The PBM now goes to the retail pharmacy market with their HappyCare contract and the agreement for price reductions and rebates from the drug manufacturer in hand. They now negotiate with the retail pharmacy to include them in their network of approved pharmacies. This negotiation is similar to the one with the manufacturer; “It would be a shame if all of these patients couldn’t get their prescriptions filled at your fine establishment.” Again, the PBM makes some profit from this relationship.

 

The bottom line is the PBM has now successfully injected itself into the manufacturer, wholesaler, and retail distribution chain in such a way that it is guaranteed profits. Significant profits. The next logical question is do they add value or are they just a parasite sucking off profits from the prescription drug market? The answer is a little of both.

 

The PBMs claim they provide value by passing along savings to the payers. That is true. They do pass along some of the negotiated savings to payers. They have been unwilling to be transparent and disclose exactly how much of the discounts and rebates they pass on, but it is true to say that they pass on at least some of those savings. They also claim they provide value by making sure the patient receives the “most cost effective” medication and that they help avoid drug interactions and duplicate prescriptions. Again to be fair, I believe they do provide some value in this area. To me, the real question is does the value they provide offset the cost they add to the system? Frankly, I’m not convinced they do.

 

Before you go and get your torches and pitchforks lets take a deep breath and understand what these companies are doing and why. They are doing exactly what they should be doing and what every other company should do – including the drug companies and the insurance companies. They are working to maximize their shareholders’ investment by maximizing their profits and the returns they provide to their investors and owners. This is no different than what companies like Apple, Disney, and every other for-profit company does. The only difference is we’re talking about health care now, and if we don’t fix the runaway train of rising health care costs we’re all in trouble. In the words of the philosopher Ice-T “Don’t hate the player, hate the game”. Everyone in this scenario is simply playing the game to the best of their abilities. If we want to fix this situation we need to fix the game.

 

Lets say that HappyCare insurance company decides to bypass the PBM all together. Instead they put their faith in market dynamics. HappyCare decides to fix the game by designing a benefit plan that has tiered co-pays based on the cost of the drug within its class. So for example antibiotics would cost the patient $10/$20/$30 per prescription based on the cost of the drug.
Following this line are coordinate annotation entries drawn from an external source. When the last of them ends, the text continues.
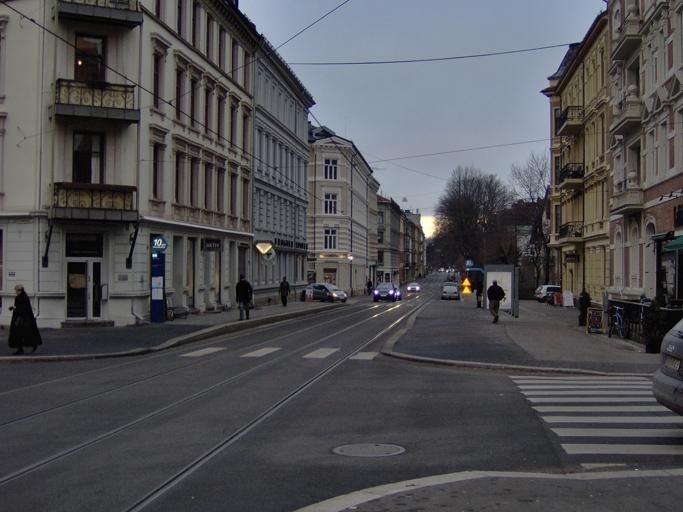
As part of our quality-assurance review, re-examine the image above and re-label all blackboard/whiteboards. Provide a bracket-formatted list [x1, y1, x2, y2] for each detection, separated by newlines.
[587, 308, 605, 330]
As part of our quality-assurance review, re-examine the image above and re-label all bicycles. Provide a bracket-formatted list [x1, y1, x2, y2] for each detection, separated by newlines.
[607, 304, 630, 339]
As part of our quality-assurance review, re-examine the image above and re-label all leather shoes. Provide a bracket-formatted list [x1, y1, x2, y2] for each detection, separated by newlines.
[493, 315, 499, 324]
[12, 347, 38, 356]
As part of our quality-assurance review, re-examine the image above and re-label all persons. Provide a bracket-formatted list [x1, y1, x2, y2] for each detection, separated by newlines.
[236, 273, 252, 321]
[6, 284, 44, 355]
[366, 278, 372, 296]
[279, 276, 290, 307]
[487, 280, 505, 322]
[476, 277, 484, 308]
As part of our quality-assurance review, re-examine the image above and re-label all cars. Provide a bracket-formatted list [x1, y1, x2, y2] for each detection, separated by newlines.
[407, 283, 421, 292]
[534, 285, 561, 303]
[373, 281, 402, 302]
[652, 318, 683, 418]
[440, 282, 460, 300]
[305, 283, 349, 303]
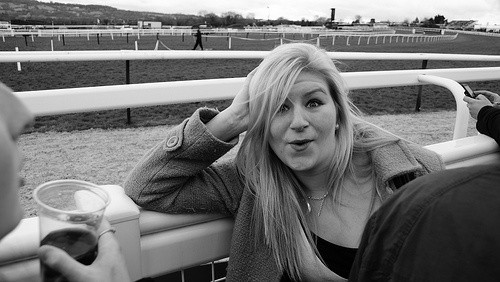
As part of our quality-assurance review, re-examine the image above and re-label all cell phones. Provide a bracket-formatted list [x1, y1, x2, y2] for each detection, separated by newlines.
[461, 84, 476, 98]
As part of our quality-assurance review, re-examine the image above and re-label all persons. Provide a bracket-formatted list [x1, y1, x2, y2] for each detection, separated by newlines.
[192, 30, 203, 50]
[0, 83, 129, 282]
[123, 43, 446, 282]
[463, 90, 500, 147]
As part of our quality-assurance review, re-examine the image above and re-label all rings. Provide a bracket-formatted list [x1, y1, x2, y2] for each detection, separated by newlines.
[97, 228, 116, 240]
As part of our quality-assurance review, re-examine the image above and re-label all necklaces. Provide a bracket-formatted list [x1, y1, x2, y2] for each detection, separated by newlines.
[308, 189, 330, 216]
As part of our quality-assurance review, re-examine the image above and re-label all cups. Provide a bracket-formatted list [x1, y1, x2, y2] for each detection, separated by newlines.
[33, 179, 112, 282]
HappyCare explains this to the manufacturers and allows them to set their price. The manufacturers price will determine the co-pay the patient will pay. In this new game the manufacturer has to decide if they want to reduce the price of their drug, get into a lower co-pay tier, and thereby drive more market share. Doctors who want to help their patients will quickly learn which drugs have the lower co-pay, and if that drug is effective for their patient, they will prescribe it more frequently. Suddenly you have market forces at work to make sure drug prices are competitive and all without the unnecessary profits and costs of the PBM. Such a practice also keeps control over what drugs are prescribed in the hands of doctors and their patients.

 

I know its more complicated than that and other issues and details would need to be worked out, but for the sake of keeping this article shorter than my book I would simply ask you this, “Why couldn’t this work and wouldn’t it be a lot better?”

 

Now, if someone could just condense all seven seasons of Game of Thrones into one two-hour movie I would be a happy camper.